Description of the task. Arrange every line of the material below into a numbered list, omitting blank lines and leaving the pictures out.

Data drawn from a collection
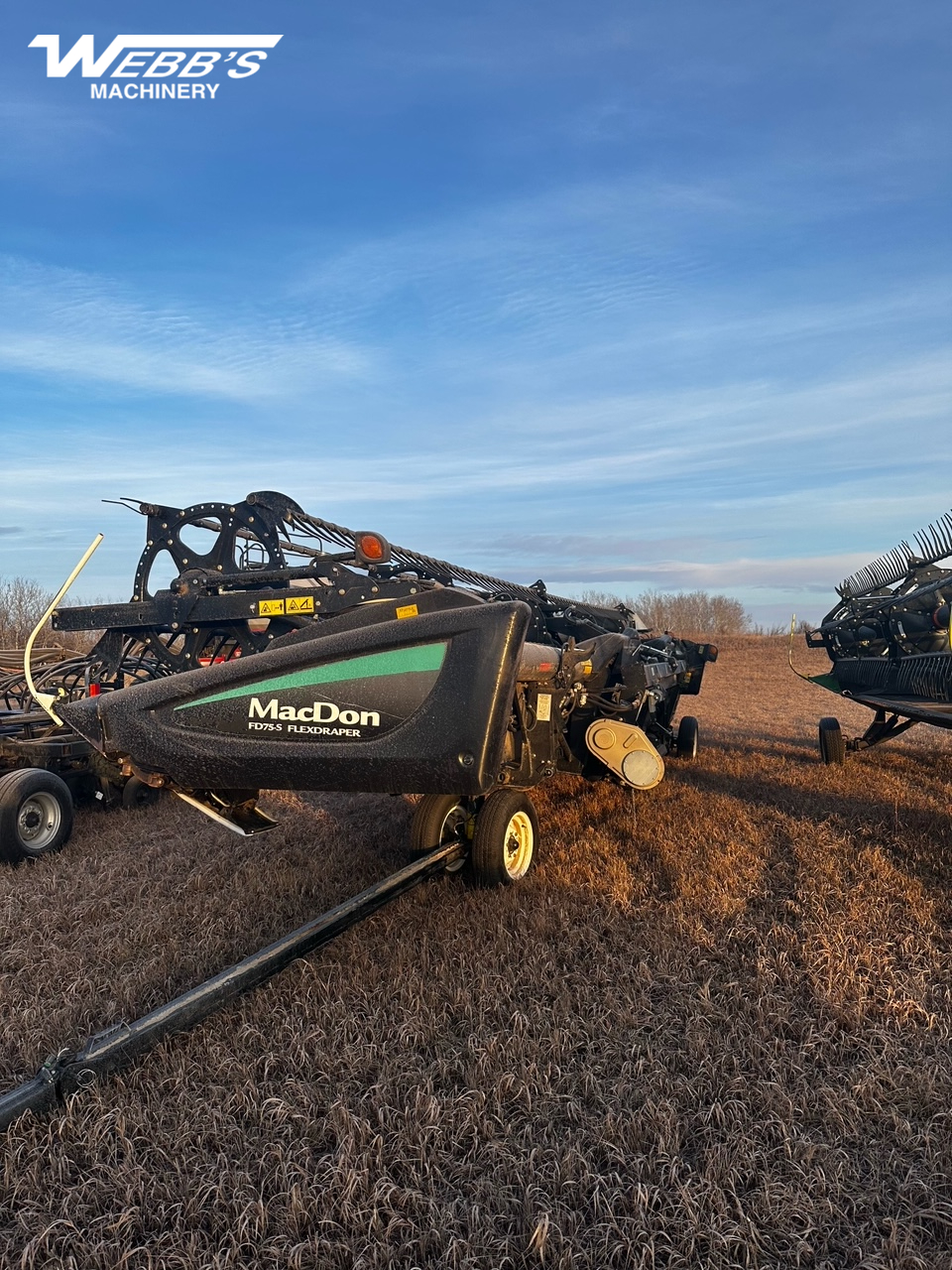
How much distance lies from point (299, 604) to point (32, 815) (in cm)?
251

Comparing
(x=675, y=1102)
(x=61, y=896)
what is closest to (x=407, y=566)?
(x=61, y=896)

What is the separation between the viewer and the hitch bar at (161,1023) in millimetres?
2488

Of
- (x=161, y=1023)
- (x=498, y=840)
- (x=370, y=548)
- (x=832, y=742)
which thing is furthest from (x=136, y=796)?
(x=832, y=742)

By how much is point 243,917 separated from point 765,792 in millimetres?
5080

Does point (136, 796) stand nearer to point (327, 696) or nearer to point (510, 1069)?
point (327, 696)

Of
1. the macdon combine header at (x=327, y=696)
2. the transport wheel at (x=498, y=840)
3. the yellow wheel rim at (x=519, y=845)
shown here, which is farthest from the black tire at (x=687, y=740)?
the transport wheel at (x=498, y=840)

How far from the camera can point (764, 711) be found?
53.6ft

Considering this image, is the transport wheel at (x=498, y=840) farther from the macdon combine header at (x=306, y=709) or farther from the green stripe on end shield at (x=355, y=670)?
the green stripe on end shield at (x=355, y=670)

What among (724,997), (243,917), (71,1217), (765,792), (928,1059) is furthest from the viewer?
(765,792)

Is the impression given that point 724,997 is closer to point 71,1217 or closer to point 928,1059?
point 928,1059

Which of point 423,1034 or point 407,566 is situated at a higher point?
point 407,566

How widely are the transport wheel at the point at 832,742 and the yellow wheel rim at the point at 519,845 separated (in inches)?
225

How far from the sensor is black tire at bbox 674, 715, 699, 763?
9.57 m

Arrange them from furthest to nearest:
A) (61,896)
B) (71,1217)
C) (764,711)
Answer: (764,711) → (61,896) → (71,1217)
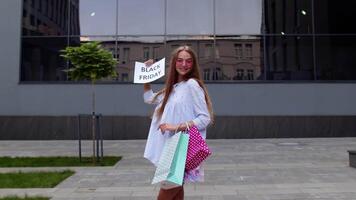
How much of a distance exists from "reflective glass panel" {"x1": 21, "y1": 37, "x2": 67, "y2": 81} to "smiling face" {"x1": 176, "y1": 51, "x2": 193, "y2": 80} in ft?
51.1

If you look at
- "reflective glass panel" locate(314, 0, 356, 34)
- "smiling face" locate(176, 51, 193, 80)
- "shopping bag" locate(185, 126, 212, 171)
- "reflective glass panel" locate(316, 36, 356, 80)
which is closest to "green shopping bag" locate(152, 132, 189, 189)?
"shopping bag" locate(185, 126, 212, 171)

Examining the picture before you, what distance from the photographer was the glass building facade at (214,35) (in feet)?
61.9

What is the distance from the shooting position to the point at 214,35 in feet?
62.5

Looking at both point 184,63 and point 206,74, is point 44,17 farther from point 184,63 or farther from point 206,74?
point 184,63

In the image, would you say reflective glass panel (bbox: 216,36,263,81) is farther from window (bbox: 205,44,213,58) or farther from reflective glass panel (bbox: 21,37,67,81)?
reflective glass panel (bbox: 21,37,67,81)

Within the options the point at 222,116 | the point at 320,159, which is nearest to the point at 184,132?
the point at 320,159

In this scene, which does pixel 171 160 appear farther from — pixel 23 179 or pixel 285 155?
pixel 285 155

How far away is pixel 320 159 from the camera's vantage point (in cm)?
1222

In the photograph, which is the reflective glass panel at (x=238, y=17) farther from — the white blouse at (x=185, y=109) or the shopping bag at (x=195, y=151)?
the shopping bag at (x=195, y=151)

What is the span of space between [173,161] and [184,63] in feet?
3.02

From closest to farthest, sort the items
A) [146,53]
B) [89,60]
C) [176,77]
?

Task response.
1. How much distance lies from point (299, 604) to point (32, 815) (in cm)?
2. 251
3. Comparing
4. (x=675, y=1102)
5. (x=61, y=896)
6. what is closest to (x=407, y=566)?
7. (x=61, y=896)
8. What is the separation between the viewer and the hitch bar at (161,1023) in millimetres?
9. 2488
10. Of
11. - (x=161, y=1023)
12. - (x=498, y=840)
13. - (x=370, y=548)
14. - (x=832, y=742)
15. which thing is furthest from (x=136, y=796)?
16. (x=832, y=742)
17. By how much is point 243,917 separated from point 765,792 in millimetres?
18. 5080
19. Does point (136, 796) stand nearer to point (327, 696) or nearer to point (510, 1069)?
20. point (327, 696)
21. Of
22. 1. the macdon combine header at (x=327, y=696)
23. 2. the transport wheel at (x=498, y=840)
24. 3. the yellow wheel rim at (x=519, y=845)
25. shown here, which is farthest from the black tire at (x=687, y=740)?
26. the transport wheel at (x=498, y=840)
27. How far from the camera can point (764, 711) be found?
28. 53.6ft
29. Considering this image, is the transport wheel at (x=498, y=840) farther from the macdon combine header at (x=306, y=709) or farther from the green stripe on end shield at (x=355, y=670)?
30. the green stripe on end shield at (x=355, y=670)
31. What among (724,997), (243,917), (71,1217), (765,792), (928,1059) is furthest from the viewer?
32. (765,792)
33. Is the impression given that point 724,997 is closer to point 71,1217 or closer to point 928,1059?
34. point 928,1059
35. Which of point 423,1034 or point 407,566 is situated at a higher point?
36. point 407,566
37. How widely are the transport wheel at the point at 832,742 and the yellow wheel rim at the point at 519,845 separated (in inches)?
38. 225
39. How far from the sensor is black tire at bbox 674, 715, 699, 763?
40. 9.57 m
41. Arrange them from furthest to nearest:
42. A) (61,896)
43. B) (71,1217)
44. C) (764,711)
45. Answer: (764,711) → (61,896) → (71,1217)
46. How much of a distance exists from "reflective glass panel" {"x1": 21, "y1": 37, "x2": 67, "y2": 81} to "smiling face" {"x1": 176, "y1": 51, "x2": 193, "y2": 80} in ft?
47. 51.1
48. If you look at
49. - "reflective glass panel" locate(314, 0, 356, 34)
50. - "smiling face" locate(176, 51, 193, 80)
51. - "shopping bag" locate(185, 126, 212, 171)
52. - "reflective glass panel" locate(316, 36, 356, 80)
53. which is closest to "green shopping bag" locate(152, 132, 189, 189)?
54. "shopping bag" locate(185, 126, 212, 171)
55. Examining the picture before you, what distance from the photographer was the glass building facade at (214,35) (in feet)?
56. 61.9
57. What is the distance from the shooting position to the point at 214,35 in feet?
58. 62.5
59. Looking at both point 184,63 and point 206,74, is point 44,17 farther from point 184,63 or farther from point 206,74?
60. point 184,63
61. In the image, would you say reflective glass panel (bbox: 216,36,263,81) is farther from window (bbox: 205,44,213,58) or farther from reflective glass panel (bbox: 21,37,67,81)?
62. reflective glass panel (bbox: 21,37,67,81)
63. Within the options the point at 222,116 | the point at 320,159, which is nearest to the point at 184,132?
64. the point at 320,159
65. In this scene, which does pixel 171 160 appear farther from — pixel 23 179 or pixel 285 155?
66. pixel 285 155
67. How far away is pixel 320 159 from the camera's vantage point (in cm)?
68. 1222
69. In the photograph, which is the reflective glass panel at (x=238, y=17) farther from — the white blouse at (x=185, y=109) or the shopping bag at (x=195, y=151)?
70. the shopping bag at (x=195, y=151)
71. What is the span of space between [173,161] and [184,63] in feet?
72. 3.02
73. From closest to farthest, sort the items
74. A) [146,53]
75. B) [89,60]
76. C) [176,77]
77. ?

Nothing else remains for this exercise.